Do szklanej butelki wsypać ziarenka kolorowego pieprzu,włożyć świeżą trawę cytrynową i zalać oliwą.Odstawić do maceracji na tydzień.

Proste smaki.Ulubione pieczywo.Letnie śniadanie.

Trzy szklaneczki dla Anny-Marii.Śniadanie w TU i TAM.

TU i TAM.Dwie kuchnie,dwa wirtualne światy ,duża odległość i wiele wspólnego.
Kulinarna pasja,radość gotowania,smakowania i tworzenia.
 Tak w skrócie można określić powody,które są impulsem naszych kulinarnych spotkań jednocześnie w obu kuchniach.Na jeden temat,choć po swojemu- u Anny-Marii w Kucharni, i u mnie – w Kuchennymi drzwiami.
  Dziewiąty raz  stanęłyśmy w gotowości,aby wspólnie bawić się w sercach naszych domów i  tym razem przygotować śniadanie.Temat wybrała Anna-Maria, a ja z radością go podjęłam.Z radością tym większą,że to śniadanie szczególne,bo Anna-Maria przygotowała je dla mnie, a ja dla Niej.
Zapraszamy!

Długo nie mogła się zdecydować,co tym razem będziemy gotowały.Kiedy padła propozycja:śniadanie,od razu byłam na tak.Bo śniadania należą do moich ulubionych posiłków. Powolne,przyjemne i niespieszne.
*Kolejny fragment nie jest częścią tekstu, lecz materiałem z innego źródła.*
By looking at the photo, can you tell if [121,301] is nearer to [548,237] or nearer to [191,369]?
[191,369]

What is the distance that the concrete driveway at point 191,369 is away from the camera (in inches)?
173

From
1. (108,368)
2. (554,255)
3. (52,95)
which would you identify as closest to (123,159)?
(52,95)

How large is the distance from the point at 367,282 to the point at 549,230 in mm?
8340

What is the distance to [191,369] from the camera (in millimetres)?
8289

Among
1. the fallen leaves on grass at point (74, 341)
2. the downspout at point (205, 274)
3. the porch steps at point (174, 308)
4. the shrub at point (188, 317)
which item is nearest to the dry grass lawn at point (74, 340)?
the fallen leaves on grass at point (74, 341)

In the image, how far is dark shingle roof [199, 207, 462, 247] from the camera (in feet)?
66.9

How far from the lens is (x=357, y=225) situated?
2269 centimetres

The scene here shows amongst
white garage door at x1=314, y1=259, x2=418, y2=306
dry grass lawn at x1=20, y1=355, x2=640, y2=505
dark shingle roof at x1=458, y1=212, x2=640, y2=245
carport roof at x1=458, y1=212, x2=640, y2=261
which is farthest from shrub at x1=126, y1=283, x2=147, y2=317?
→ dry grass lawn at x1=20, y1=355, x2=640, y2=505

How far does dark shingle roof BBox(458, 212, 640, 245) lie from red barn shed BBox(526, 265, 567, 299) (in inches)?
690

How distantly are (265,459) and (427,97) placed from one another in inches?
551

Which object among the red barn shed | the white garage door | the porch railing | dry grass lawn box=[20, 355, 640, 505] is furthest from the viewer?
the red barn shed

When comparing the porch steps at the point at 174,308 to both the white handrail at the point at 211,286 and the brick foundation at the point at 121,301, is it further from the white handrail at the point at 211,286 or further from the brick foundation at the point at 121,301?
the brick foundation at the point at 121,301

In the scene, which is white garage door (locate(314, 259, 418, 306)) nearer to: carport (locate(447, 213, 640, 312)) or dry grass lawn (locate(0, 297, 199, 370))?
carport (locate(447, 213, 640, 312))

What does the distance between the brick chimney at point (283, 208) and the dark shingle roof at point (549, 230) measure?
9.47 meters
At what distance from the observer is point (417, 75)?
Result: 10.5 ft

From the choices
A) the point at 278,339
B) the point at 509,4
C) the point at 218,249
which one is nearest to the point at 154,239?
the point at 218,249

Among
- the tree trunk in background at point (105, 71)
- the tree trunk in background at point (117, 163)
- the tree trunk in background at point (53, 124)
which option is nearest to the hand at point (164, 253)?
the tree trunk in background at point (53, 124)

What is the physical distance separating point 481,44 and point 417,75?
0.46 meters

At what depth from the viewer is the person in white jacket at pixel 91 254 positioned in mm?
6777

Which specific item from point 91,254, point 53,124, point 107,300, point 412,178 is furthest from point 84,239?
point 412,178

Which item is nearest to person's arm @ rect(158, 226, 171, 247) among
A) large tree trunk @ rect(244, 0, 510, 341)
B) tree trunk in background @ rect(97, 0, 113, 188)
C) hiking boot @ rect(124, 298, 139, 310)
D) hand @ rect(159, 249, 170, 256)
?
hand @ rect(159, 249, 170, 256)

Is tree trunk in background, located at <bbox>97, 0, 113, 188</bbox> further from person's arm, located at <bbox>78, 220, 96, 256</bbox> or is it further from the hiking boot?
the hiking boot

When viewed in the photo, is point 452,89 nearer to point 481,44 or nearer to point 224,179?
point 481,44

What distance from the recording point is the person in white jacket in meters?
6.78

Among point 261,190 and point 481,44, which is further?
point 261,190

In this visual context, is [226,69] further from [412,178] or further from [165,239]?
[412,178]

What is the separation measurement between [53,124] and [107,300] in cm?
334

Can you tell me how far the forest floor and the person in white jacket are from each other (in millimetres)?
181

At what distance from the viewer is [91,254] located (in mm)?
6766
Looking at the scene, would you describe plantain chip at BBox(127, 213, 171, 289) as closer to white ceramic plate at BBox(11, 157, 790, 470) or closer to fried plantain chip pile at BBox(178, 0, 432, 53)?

Pielęgnuję śniadaniowe chwile,bo nastrajają mnie na cały dzień. Funduję sobie małe kulinarne przyjemności.Często podczas śniadania czytam gazety,przeglądam nowości książkowe,słucham ulubionej muzyki.
Ale tym razem miało być nieco inaczej.Jedna dla drugiej przygotuje pierwszy posiłek dnia! Ryzykowne nieco,bo wiadomo,że ja siadam do śniadania wcześnie, a Anna-Maria nieco później.A jak się Jej nie spodoba? A jak tego nie jada? A co,jak nie lubi?
Z tych pytań  bez odpowiedzi powstały trzy szklaneczki dla Anny-Marii.

I szklaneczka
pół zielonego ogórka
kilka gałązek kopru
4 łyżki sera twarogowego
trzy plastry wędzonego łososia
sól,sok z limonki

Ogórek umyłam,przekroiłam wzdłuż, łyżeczką wyjęłam pestki i pokroiłam go w małą kosteczkę.
Łososia również pokroiłam w kostkę.
Na dno szklanki ułożyłam kosteczki ogórka,wyrównałam i posypałam pokrojonym koprem.Następnie położyłam ser wymieszany z solą,warstwę wyrównałam.Na wierzchu ułożyłam kosteczki łososia wymieszane z sokiem z limonki.Udekorowałam gałązkami kopru.

II szklaneczka
dojrzałe awokado
sok z limonki
1 szalotka
owoc granatu
trzy ugotowane krewetki
1 łyżka oleju ryżowego
kiełki słonecznika
sól,pieprz

Szalotkę drobno posiekałam.Wydrążyłam miąższ z awokado,włożyłam do miseczki i skropiłam sokiem z limonki,dodałam sól i pieprz,rozgniotłam widelcem.Dodałam szalotkę i wymieszałam.
Obrałam granat i wyjęłam pestki.Krewetki obrałam,wyjęłam szarą nitkę,opłukałam i wysuszyłam papierowym ręcznikiem.Obsmażyłam szybko na oleju.Skropiłam sokiem z limonki.
Na dnie szklanki ułożyłam pestki granatu ,potem pastę awokado,wyrównałam.Udekorowałam krewetkami i kiełkami słonecznika.

III szklaneczka
garść rukoli
opakowanie mozzarelli mini
gałązka pomidorków truskawkowych
szczypiorek
sól i pieprz
2 łyżki oliwy
1 łyżeczka octu balsamicznego
listki bazylii

Liście rukoli porwałam na mniejsze kawałki.
Do naczynia wlałam oliwę i ocet balsamiczny,doprawiłam solą i pieprzem,wymieszałam.Pomidorki umyłam,pokroiłam na połówki,dodałam do nich pokrojony szczypiorek,pół porcji sosu i wymieszałam.
Na dnie szklaneczki ułożyłam rukolę i polałam ją pozostałym sosem,ułożyłam na niej kuleczki mozzarelli.Na wierzchu ułożyłam pomidorki i udekorowałam bazylią.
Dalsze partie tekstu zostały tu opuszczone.